The dust of Ash Wednesday reminds us that life is more significant than our individual experiences and that we are not in control. The practice of Ash Wednesday is symbolic in communicating grief and sorrow over sins and repentance through the death of Jesus Christ on the cross, recognizing our frailty as humans, and marking the beginning of the Lenten season. Lenten practices of fasting, almsgiving, and prayer are relevant today and perhaps more needed than ever. God is ready to heal us and make us more whole than ever before. Ash Wednesday is our call to make room for the divine to work its sacred power in each of us during the 40 days to Easter, providing a time to reflect on sinful humanity and Jesus’ sacrifice for our sins. Our belief in Jesus will help us to be raised in glory.
Giving Up: Fasting, a spiritual practice that has declined in popularity over the years has made a comeback in a less-than-spiritual way. “Intermittent fasting” is all the rage lately on nutrition and in best-selling books.
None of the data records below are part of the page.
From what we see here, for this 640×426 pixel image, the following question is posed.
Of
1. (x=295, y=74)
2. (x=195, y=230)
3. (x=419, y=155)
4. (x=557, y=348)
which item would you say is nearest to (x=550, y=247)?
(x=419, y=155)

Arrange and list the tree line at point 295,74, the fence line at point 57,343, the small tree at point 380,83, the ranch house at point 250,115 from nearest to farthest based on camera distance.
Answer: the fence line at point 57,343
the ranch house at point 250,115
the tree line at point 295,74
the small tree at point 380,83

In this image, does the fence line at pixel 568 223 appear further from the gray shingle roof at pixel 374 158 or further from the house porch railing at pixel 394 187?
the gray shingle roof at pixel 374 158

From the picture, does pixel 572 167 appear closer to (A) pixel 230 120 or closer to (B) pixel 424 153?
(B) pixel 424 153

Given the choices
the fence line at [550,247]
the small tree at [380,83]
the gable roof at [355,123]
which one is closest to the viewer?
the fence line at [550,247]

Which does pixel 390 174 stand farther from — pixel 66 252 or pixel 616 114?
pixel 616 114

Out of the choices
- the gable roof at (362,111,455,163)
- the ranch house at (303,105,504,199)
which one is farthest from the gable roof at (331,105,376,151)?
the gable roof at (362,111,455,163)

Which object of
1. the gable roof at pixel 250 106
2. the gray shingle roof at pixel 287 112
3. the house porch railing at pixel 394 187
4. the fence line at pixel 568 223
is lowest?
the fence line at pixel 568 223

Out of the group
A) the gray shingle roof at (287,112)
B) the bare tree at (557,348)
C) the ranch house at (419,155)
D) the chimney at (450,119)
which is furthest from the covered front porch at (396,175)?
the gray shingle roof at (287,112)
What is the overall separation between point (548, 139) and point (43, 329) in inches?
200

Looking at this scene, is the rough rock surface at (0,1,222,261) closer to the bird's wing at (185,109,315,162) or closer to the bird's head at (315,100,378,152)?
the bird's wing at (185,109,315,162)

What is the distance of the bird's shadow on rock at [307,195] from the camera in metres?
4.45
But when fasting is understood not as a weight-loss technique but as a way of letting go of our reliance on things we don’t actually need, it can be a powerful form of prayer. It’s okay to give up desserts for Lent if that helps us reflect on the things we can do without. Fasting is a way to experience our own “lacking” in a transformative way.
Giving To: Almsgiving, which means giving money or food to those in need, is another traditional Lenten practice. Giving is relevant during Lent and all year long because it is how we recognize that we aren’t the only ones vulnerable. The world is full of others just like us in our lacking. They may be vulnerable in different ways than we are, but we bear witness to them in their need, with witness to their pain. By standing in solidarity with the emotional pain that hinders them from living a better or healthy life each day, we take steps toward healing our own afflictions.
Giving In: Prayer as a spiritual practice always stays in style. Prayer is a powerful way of participating in the religious community during Lent and throughout the year. By lifting ourselves and others in prayer, we attest to the vulnerable parts of our lives. In addition, prayer connects us with each other and with God.
Invitation Of Prayer As We Step Into Lent
Merciful God, you called us forth from the dust of the earth; you claimed us for Christ in the waters of baptism. Look upon us as we enter these forty days bearing the mark of ashes, and bless the journey through the desert of Lent to the font of rebirth. As we remember our mortality and seek penitence today, we know you to be a God who is rich in forgiveness and abounding in steadfast love, love that culminates in eternal life with you. Guide our steps this Lent so that we might find greater fulfillment in our promises and better serve others with a heart that’s reflective of you. Amen.